* **THE INPUT**
-=-=-=-=-

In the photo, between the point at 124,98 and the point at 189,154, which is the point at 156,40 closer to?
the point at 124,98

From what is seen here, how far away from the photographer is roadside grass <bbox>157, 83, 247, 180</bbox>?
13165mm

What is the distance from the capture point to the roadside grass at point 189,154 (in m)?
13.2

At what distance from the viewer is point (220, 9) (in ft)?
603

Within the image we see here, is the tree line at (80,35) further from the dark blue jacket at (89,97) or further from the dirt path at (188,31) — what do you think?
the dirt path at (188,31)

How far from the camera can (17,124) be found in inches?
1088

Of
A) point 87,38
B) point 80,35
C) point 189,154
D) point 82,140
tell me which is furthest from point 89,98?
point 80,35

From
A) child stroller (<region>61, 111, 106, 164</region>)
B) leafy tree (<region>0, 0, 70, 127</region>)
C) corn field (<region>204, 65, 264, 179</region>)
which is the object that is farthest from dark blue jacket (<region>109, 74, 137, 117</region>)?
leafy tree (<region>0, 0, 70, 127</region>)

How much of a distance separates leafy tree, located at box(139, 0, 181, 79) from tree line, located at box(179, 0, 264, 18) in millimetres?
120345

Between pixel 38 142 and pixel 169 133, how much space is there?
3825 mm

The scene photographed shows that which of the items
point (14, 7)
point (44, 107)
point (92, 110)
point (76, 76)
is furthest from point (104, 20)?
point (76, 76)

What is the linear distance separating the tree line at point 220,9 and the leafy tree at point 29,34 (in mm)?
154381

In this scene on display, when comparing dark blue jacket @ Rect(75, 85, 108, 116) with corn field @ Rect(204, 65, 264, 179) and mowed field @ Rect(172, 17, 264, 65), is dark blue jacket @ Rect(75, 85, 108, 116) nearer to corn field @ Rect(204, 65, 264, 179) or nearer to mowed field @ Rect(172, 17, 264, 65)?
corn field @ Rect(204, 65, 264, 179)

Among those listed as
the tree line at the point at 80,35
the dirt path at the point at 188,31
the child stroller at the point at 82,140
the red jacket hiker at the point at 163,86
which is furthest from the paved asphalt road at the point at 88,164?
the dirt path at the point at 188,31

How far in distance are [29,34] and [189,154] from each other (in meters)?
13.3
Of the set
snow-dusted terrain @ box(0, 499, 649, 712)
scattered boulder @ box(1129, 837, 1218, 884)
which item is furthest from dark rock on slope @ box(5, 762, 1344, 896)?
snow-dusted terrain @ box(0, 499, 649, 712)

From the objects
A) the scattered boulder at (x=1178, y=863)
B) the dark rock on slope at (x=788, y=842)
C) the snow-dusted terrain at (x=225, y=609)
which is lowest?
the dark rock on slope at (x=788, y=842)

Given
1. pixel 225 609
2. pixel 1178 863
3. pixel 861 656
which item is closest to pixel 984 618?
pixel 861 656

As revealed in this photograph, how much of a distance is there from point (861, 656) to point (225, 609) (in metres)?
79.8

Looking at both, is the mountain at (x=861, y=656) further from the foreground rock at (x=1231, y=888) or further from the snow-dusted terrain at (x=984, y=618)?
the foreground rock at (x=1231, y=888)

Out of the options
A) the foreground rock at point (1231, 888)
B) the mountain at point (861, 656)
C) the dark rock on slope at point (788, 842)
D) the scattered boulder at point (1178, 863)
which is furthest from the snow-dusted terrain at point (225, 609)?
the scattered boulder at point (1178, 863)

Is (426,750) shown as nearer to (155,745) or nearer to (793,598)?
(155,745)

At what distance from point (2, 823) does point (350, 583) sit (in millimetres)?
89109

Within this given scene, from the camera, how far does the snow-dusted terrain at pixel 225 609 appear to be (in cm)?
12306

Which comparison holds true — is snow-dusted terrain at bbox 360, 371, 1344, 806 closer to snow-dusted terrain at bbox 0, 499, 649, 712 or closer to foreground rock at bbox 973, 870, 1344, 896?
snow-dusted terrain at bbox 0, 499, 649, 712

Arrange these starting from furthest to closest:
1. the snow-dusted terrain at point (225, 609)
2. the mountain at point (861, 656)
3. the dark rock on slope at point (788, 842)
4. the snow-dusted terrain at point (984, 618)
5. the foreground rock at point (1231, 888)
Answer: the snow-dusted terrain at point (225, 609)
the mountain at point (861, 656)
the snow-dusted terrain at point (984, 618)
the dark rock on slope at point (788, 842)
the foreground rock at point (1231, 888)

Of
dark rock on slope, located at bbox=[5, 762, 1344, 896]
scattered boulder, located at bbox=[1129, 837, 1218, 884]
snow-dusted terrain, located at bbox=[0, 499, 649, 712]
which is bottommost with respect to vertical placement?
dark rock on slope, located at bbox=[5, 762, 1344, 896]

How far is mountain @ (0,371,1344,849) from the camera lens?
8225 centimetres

-=-=-=-=-

* **TASK DETAILS**
Rewrite everything from the line containing "Within this given" down through the end of the items, changing "bottommost" to "lowest" and keeping all else unchanged.

* **COMPLETE RESPONSE**
Within this given scene, from the camera, how far does the snow-dusted terrain at pixel 225 609 appear to be (in cm)?
12306

Which comparison holds true — is snow-dusted terrain at bbox 360, 371, 1344, 806 closer to snow-dusted terrain at bbox 0, 499, 649, 712 or closer to foreground rock at bbox 973, 870, 1344, 896?
snow-dusted terrain at bbox 0, 499, 649, 712

Arrange these starting from furthest to closest:
1. the snow-dusted terrain at point (225, 609)
2. the mountain at point (861, 656)
3. the dark rock on slope at point (788, 842)
4. the snow-dusted terrain at point (984, 618)
5. the foreground rock at point (1231, 888)
Answer: the snow-dusted terrain at point (225, 609)
the mountain at point (861, 656)
the snow-dusted terrain at point (984, 618)
the dark rock on slope at point (788, 842)
the foreground rock at point (1231, 888)

Of
dark rock on slope, located at bbox=[5, 762, 1344, 896]
scattered boulder, located at bbox=[1129, 837, 1218, 884]
snow-dusted terrain, located at bbox=[0, 499, 649, 712]
which is lowest with respect to vertical placement?
dark rock on slope, located at bbox=[5, 762, 1344, 896]

How far is mountain @ (0,371,1344,849) from the camera lens?
8225 centimetres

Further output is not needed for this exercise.